The British government approved the rendition of Abdel Hakim Belhaj, a prominent fighter during the recent Libyan uprising, to the former regime of Muammar Gaddafi in 2004, according to reports in the British media.
Documents said to be found in the abandoned offices of Libya’s former intelligence chief, Moussa Koussa, in Tripoli, suggest British intelligence officers played an active role in his rendition along with his wife Fatima Bouchar.
The report on Sunday in the UK's The Guardian newspaper said Belhaj and his wife were living in exile in China in 2004 because of their involvement in the Libyan Islamic Fighting Group that fought against Gaddafi.
The couple was detained in the Malaysian capital, Kuala Lumpur, and were told they could travel to London despite not having EU passports and a UK visa, the paper reported.

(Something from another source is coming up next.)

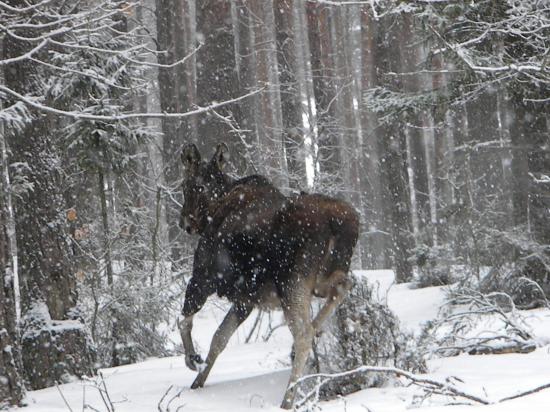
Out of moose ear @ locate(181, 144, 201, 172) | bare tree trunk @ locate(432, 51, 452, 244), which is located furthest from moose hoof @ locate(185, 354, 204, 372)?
bare tree trunk @ locate(432, 51, 452, 244)

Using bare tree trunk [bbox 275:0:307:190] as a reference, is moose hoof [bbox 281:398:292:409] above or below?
below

However, when the flight stopped in the Thai capital, Bangkok, the couple were detained in a secret CIA prison and eventually transferred to the Libyan capital Tripoli, according to the report.
In January, the UK police said they will investigate claims that the country’s secret services helped in the rendition of people from Libya.
Belhadj, who has said he was tortured after being arrested, gave an interview to Al Jazeera about his experience last year.
"What was done to me was violation of the law, and I am in possession of evidence that proves the implications of the British intelligence service," Belhadj said.
"In addition, we hope the law will take its course, as my legal team has evidence to restore my rights. All this makes us firmly believe that justice will be served shortly."